In my fantasy cooking life I am the kind of hardscrabble Southern cook who makes pie crust without checking the recipe, confidently bakes biscuits lighter than air, and handily serves pans of cornbread as a staple at nearly every meal. Neighbors rave about my pies. I store bacon grease in a jar (okay that I actually do). The kitchen shelves are stocked with jars of jelly and pickles and fruits that I home can and my hungry family devours around our ever expanding farm table. James comes in hungry every night after a hard day's work and dips wedges of our fluffy house specialty cornbread into creamy gravy.
I love cornbread -- slathered with butter, pan fried with eggs or doused in milk for the quintessential Southern midnight snack. James tolerates the occasional slice but he doesn't crave it or look wantonly at barbecue or beans when there isn't a skillet of bright yellow bread nearby.

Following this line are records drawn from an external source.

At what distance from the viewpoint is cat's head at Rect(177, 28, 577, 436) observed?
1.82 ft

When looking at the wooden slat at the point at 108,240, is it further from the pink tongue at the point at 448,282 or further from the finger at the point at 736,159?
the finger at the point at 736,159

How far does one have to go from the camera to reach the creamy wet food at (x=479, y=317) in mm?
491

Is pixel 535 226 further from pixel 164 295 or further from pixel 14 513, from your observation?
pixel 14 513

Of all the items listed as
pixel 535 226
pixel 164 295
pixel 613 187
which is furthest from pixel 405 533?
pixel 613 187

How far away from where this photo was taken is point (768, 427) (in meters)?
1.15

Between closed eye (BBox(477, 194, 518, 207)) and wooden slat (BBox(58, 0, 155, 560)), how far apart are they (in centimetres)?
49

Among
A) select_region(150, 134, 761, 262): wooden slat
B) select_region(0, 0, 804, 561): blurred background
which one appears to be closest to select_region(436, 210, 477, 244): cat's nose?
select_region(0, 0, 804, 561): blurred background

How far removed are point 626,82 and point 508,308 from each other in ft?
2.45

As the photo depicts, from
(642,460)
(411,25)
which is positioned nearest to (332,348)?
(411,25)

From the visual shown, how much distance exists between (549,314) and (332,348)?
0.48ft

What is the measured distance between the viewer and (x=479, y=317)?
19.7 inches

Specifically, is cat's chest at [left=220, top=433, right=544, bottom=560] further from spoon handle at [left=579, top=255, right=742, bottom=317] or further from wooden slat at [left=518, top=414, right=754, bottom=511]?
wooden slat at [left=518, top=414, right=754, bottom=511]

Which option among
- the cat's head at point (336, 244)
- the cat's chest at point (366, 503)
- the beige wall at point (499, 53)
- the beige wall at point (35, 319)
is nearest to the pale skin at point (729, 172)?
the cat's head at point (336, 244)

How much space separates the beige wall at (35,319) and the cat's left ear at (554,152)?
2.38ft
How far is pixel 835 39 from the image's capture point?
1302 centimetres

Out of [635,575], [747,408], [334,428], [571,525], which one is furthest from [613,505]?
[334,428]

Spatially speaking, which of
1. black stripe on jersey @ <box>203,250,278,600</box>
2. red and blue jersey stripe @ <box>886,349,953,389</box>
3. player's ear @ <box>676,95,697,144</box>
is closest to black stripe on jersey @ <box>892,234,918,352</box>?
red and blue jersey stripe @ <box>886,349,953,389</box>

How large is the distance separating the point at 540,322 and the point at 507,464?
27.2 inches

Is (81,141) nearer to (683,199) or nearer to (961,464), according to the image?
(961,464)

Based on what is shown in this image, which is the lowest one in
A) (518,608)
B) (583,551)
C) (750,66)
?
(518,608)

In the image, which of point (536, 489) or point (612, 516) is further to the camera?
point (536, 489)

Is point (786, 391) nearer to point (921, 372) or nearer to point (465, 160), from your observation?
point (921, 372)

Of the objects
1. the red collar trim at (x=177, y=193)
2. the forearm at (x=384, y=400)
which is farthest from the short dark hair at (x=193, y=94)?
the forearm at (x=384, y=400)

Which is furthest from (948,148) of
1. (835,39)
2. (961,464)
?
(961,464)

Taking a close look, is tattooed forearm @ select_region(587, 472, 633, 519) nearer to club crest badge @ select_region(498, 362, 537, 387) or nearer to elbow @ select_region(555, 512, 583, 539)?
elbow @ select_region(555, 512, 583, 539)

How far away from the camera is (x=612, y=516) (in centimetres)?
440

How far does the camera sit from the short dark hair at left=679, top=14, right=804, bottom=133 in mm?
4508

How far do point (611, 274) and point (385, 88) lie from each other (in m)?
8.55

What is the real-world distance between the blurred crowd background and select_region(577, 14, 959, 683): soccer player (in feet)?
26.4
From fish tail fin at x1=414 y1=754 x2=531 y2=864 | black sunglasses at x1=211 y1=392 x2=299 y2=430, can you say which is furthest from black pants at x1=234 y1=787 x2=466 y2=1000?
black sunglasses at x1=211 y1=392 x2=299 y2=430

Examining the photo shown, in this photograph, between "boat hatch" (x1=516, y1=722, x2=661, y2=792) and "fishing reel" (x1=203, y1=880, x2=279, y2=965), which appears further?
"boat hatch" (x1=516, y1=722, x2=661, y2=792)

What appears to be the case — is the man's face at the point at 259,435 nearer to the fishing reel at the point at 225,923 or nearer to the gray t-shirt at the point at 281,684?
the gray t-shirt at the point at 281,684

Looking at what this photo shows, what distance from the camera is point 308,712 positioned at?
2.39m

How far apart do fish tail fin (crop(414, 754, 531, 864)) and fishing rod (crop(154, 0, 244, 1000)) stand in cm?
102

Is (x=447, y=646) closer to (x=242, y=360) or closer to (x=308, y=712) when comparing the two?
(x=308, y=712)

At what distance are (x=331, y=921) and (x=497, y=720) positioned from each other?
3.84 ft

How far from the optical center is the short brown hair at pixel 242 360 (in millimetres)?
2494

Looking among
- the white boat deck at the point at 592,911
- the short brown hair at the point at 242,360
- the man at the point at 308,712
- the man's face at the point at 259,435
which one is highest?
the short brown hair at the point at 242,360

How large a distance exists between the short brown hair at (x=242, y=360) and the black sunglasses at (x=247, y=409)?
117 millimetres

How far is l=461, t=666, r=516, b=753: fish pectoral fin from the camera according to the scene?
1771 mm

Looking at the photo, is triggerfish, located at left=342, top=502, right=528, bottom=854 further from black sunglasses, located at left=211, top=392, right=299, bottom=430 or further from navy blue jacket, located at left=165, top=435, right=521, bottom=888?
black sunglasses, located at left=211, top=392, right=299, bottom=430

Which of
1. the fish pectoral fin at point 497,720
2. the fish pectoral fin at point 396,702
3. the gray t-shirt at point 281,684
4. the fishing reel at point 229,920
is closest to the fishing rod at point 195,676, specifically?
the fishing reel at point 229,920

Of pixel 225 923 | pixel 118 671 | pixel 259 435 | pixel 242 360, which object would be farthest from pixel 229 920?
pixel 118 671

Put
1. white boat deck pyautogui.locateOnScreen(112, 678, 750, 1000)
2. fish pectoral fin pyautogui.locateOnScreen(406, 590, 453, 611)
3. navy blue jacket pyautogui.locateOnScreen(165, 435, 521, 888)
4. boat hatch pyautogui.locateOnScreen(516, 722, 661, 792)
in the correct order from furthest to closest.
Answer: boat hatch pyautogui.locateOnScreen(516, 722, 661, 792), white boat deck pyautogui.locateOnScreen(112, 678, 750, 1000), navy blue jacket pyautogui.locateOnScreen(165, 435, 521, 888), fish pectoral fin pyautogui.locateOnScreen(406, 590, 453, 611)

And so, I curb my baser, cornier tendencies and these days I only make cornbread when the feeling is so Americana the day can't progress without a crispy crusted wedge of yellow goodness.
Memorial Day while I was serving sticky pork ribs, is one of those kind of days. Though I find it romantic I don't soak my cornmeal overnight in buttermilk the way old time cooks might. I never add sugar. As they say below the Mason Dixon line that clearly was some sort of Yankee invention. And, I never use flour -- just rough, crumbly cornmeal.

Preheat the oven to 450ยบ
Cook 3-4 slices of bacon in a 9" iron frying pan until crisp. Set the bacon on a paper towel to drain and reserve 4 TB of the bacon fat, leaving the rest (at least 1 TB) in the pan).
Put iron frying pan withe the remaining bacon grease in eh oven to heat.
In a medium bowl combine 2 cups yellow cornmeal (I like coarse or medium grind), 1 tsp salt,  1/2 tsp baking soda, 1/2 tsp baking powder, and the cooled bacon chopped.
In a separate bowl beat together 1 1/2 cups buttermilk, 4 TB bacon fat reserved from the skillet, and one egg.
Stir the wet ingredients into the dry and mix until just combined.
Pour the batter into the heated iron frying pan and bake fro 20 minutes.
Serve piping hot from the skillet.

A taste of America for an American holiday.